### DESCRIPTION OF THE TASK
Copy the data below word for word, from the line that contains "Is the blue" through the last line of the data, including both of those lines.

### MATERIAL SHOWN

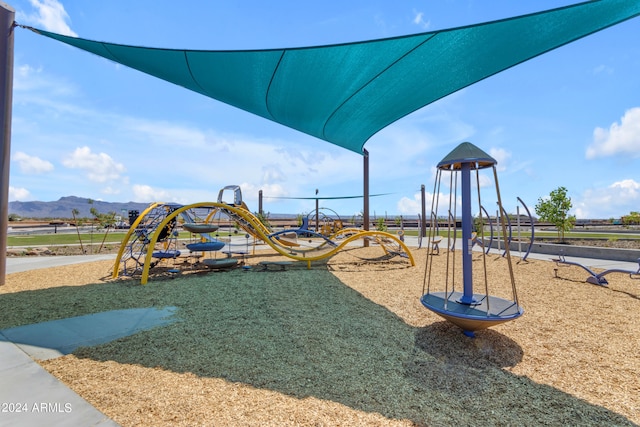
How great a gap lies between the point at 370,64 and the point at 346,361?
435 centimetres

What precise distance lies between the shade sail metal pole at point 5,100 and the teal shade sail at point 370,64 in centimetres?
169

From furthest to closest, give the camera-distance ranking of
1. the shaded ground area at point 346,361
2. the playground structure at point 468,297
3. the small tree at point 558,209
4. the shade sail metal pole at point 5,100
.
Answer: the small tree at point 558,209, the shade sail metal pole at point 5,100, the playground structure at point 468,297, the shaded ground area at point 346,361

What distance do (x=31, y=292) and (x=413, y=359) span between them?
24.6 feet

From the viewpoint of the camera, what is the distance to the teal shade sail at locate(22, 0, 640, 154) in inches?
151

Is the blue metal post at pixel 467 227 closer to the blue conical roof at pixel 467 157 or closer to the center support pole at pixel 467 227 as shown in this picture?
the center support pole at pixel 467 227

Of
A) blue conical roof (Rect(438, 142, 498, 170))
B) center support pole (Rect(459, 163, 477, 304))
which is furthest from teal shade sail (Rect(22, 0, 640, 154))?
center support pole (Rect(459, 163, 477, 304))

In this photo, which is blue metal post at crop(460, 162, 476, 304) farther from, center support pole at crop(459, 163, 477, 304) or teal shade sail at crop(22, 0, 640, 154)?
teal shade sail at crop(22, 0, 640, 154)

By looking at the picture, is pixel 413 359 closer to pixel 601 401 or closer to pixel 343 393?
pixel 343 393

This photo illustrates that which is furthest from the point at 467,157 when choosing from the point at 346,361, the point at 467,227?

### THE RESPONSE
Is the blue metal post at pixel 467 227 closer to the blue conical roof at pixel 467 157 or closer to the center support pole at pixel 467 227 as shown in this picture?
the center support pole at pixel 467 227

Of
A) blue conical roof (Rect(438, 142, 498, 170))
B) center support pole (Rect(459, 163, 477, 304))
which is furthest from teal shade sail (Rect(22, 0, 640, 154))?
center support pole (Rect(459, 163, 477, 304))

In this photo, which is blue metal post at crop(460, 162, 476, 304) farther from, center support pole at crop(459, 163, 477, 304) or teal shade sail at crop(22, 0, 640, 154)?
teal shade sail at crop(22, 0, 640, 154)

By looking at the picture, is pixel 413 359 closer to pixel 601 401 or closer to pixel 343 393?
pixel 343 393

This photo illustrates that which is furthest from the point at 467,157 when choosing from the point at 346,361, the point at 467,227?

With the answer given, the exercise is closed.